Xavier Velasco
XXIX. A ella le encanta la gasolina.
Enamorarse siempre de la persona errónea es también una forma de salvar al amor; conservarlo en su estado purísimo, evitarle la corrupción de la rutina, liberarlo del peso muerto del compromiso. Otorga uno todo de sí mismo a quien no ha prometido devolver ni el saludo, de manera que cuando al fin deja pasar el flujo de la decepción correspondiente, cada uno de los antes ardientes sentimientos se disuelve en el agua tibia del olvido, y el campo queda libre para que otra pasión venga a suplantarlo. Nada muy complicado, si tomamos en cuenta que el nuevo sentimiento intempestivo será también producto de una decisión unilateral, a la que la opinión genuina del prospecto le servirá de estorbo, en todo caso.
Segismundo no aspira a ser amado; le basta con amar, en lo posible a contracorriente del gusto y el deseo de la destinataria de todos sus cariños. Más todavía, elige nunca ser querido, apreciado o siquiera contemplado. Es su manera de saberse libre de dar y arrebatar el paquete candente de sus obsesiones. Carolina le miente y él lo sabe. Lo corroen los celos, además. ¿Qué asunto había entre ella y Camilo Peñuelas que ambos se repelían en privado, aun si se soportaban frente a él, hasta que aconteció lo inevitable? ¿No es cuando menos digno de sospecha que se atreva a tachar al muerto de pirómano, cuando han sido ellos dos, por sugerencia de ella, quienes prendieron juego a la casa de Fuente de Venus? ¿Había mejor salida, sin embargo, que incendiar el Peugeot y la casa al mismo tiempo, y con ello de paso las fotografías que hasta esa madrugada lo habían desvelado? ¿Debería temerle o vivirle por siempre agradecido? ¿Qué interés la sostiene a su lado, una vez que corrió el combustible mansión adentro, y detrás de él las llamas purificadoras? ¿Qué clase de mujer celebra con un beso apasionado los gritos destemplados de las víctimas y el salto de dos de ellas por las ventanas? ¿Por qué es siempre una hilera de preguntas sin respuesta lo que termina por rendirlo a los pies de una chica sin duda inconveniente que a todas luces nunca le corresponderá? Y si es así, ¿qué hacen ella y él solos en el motel Real Hacienda, desnudos y felices cual si en vez de haber masacrado a una familia celebrasen una luna de miel secreta?

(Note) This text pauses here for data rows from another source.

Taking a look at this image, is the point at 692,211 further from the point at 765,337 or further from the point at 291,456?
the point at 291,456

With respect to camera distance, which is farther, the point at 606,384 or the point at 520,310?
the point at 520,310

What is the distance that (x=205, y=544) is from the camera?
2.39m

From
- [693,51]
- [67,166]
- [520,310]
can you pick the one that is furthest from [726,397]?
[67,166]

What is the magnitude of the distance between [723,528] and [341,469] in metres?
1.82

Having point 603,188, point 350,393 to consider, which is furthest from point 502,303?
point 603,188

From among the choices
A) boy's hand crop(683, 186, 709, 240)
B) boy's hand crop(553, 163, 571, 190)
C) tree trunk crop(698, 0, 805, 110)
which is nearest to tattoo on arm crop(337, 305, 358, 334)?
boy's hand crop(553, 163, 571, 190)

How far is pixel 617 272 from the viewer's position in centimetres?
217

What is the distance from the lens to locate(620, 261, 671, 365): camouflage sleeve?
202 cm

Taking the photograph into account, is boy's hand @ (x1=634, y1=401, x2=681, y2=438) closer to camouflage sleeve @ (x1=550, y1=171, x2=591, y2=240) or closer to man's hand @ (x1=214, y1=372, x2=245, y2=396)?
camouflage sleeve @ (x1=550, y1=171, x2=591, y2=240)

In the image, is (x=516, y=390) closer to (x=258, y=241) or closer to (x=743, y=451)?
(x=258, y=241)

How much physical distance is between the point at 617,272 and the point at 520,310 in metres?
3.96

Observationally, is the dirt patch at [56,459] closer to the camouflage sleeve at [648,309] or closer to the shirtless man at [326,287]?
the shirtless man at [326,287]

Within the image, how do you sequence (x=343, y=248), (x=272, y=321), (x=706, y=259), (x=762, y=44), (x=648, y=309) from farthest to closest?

-No me hagas más preguntas, Corazón -ronronea bien quedo Carolina, mientras le besuquea el lóbulo derecho- y te prometo no contarte mentiras.
-¿Crees que estarían todos en la casa? -se inquieta Segismundo, todavía rejego ante unas caricias que como es evidente no cree merecer- ¿Sabes lo que nos pasa si Don Alex o su hija sobreviven?
-¿Ahí vamos otra vez con las preguntas? ¿Qué más da lo que crea, si para el caso sé lo mismo que tú?
-¿Qué no daría yo por saber lo que sabes? -ahora al fin le responde con la boca, las manos y el ritmo palpitante de sus jadeos. Ya ni siquiera piensa en el coche robado que les espera afuera o el orgullo perdido de no ser asesino. Al contrario, se excita recordando aquellos alaridos de mujer en llamas que con lúbrico afán atribuyó a la Corleonetta. "Que en pus descanse", piensa y sin mayor tardanza experimenta una erección rampante, que Carolina aplaude con un terso mordisco en las proximidades de la vena carótida.
Afuera -en los suburbios de Toluca, a medio centenar de kilómetros del último siniestro- son las diez de la mañana. En términos estrictamente humanos, ocho muertos después de la media noche.